_Supplied entries_

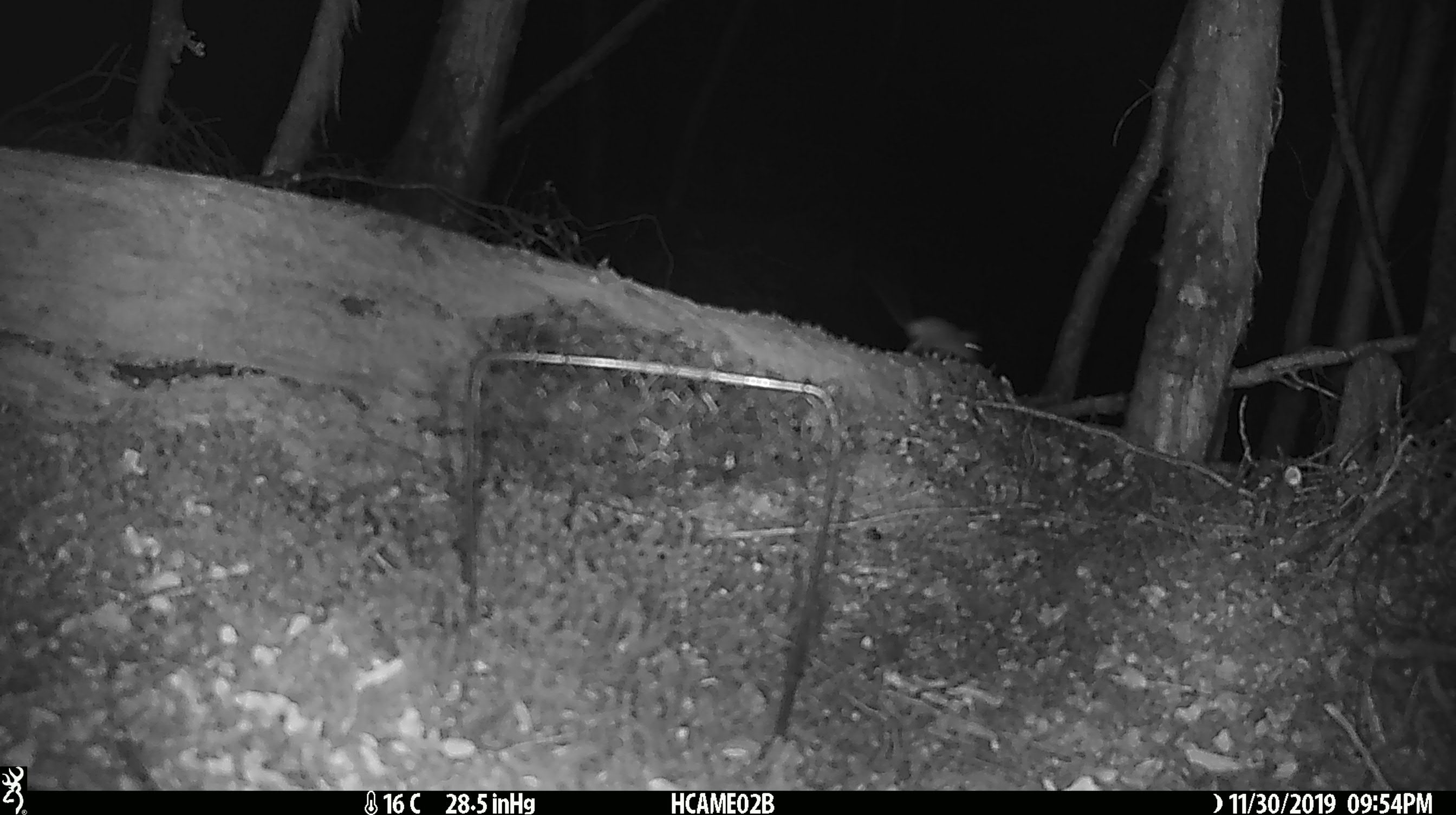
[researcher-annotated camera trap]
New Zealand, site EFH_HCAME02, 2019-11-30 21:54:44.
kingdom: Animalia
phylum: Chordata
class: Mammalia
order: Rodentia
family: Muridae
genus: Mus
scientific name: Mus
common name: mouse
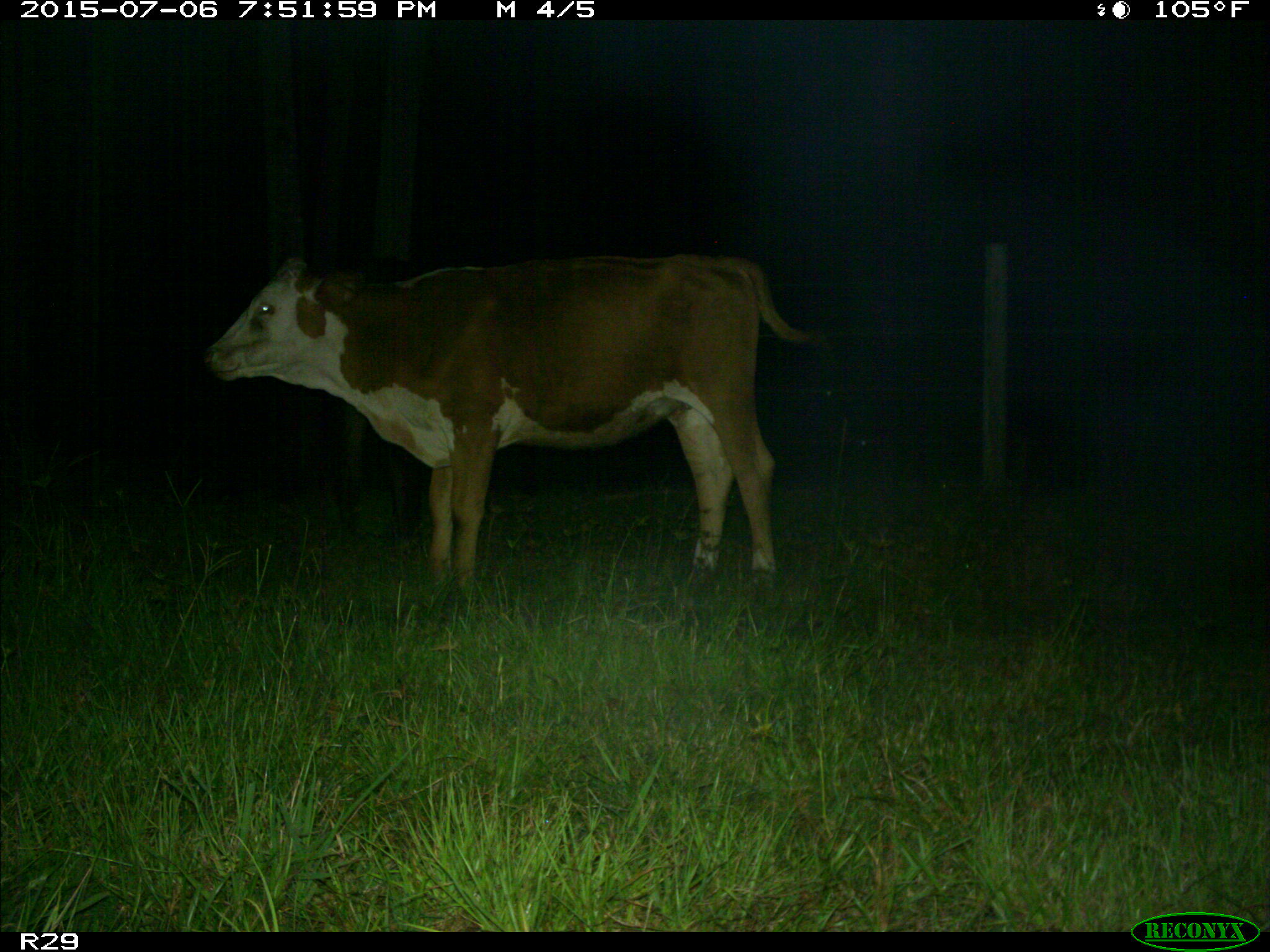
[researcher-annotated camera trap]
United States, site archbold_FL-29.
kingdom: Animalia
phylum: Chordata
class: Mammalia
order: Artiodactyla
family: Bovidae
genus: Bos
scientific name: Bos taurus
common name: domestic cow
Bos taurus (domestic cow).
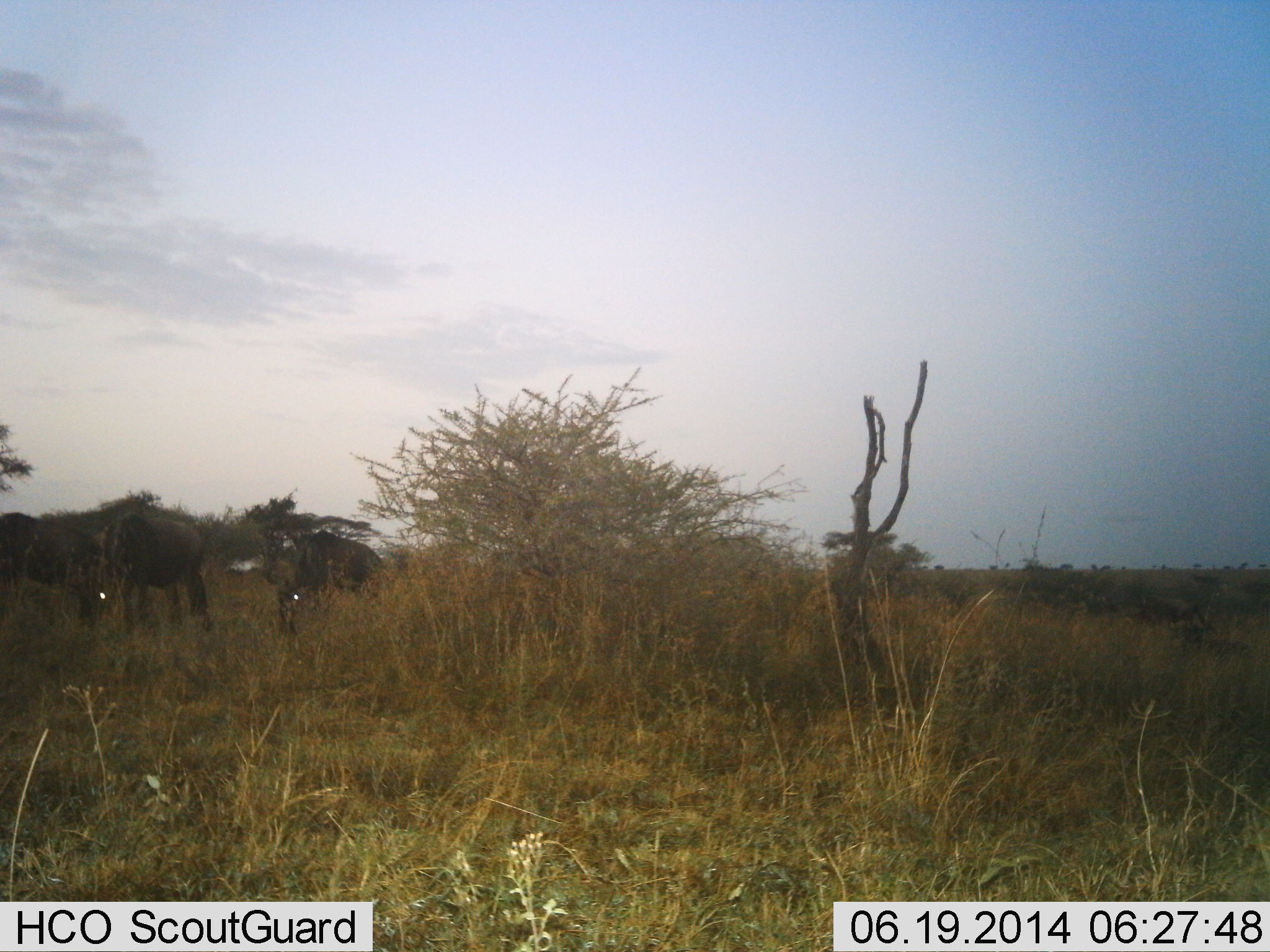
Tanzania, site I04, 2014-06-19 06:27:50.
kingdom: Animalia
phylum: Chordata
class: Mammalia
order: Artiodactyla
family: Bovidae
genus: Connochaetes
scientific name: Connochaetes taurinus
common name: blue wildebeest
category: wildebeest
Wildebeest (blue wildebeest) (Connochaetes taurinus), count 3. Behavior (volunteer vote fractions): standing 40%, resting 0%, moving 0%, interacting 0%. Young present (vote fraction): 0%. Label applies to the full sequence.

==

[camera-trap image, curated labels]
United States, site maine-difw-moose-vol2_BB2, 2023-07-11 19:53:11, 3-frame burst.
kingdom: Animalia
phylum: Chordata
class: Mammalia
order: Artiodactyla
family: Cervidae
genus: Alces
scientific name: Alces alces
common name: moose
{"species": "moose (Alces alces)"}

_Task objective_
Gather each line from the entries above that includes the word "moose".

_Answer space_
United States, site maine-difw-moose-vol2_BB2, 2023-07-11 19:53:11, 3-frame burst.
common name: moose
{"species": "moose (Alces alces)"}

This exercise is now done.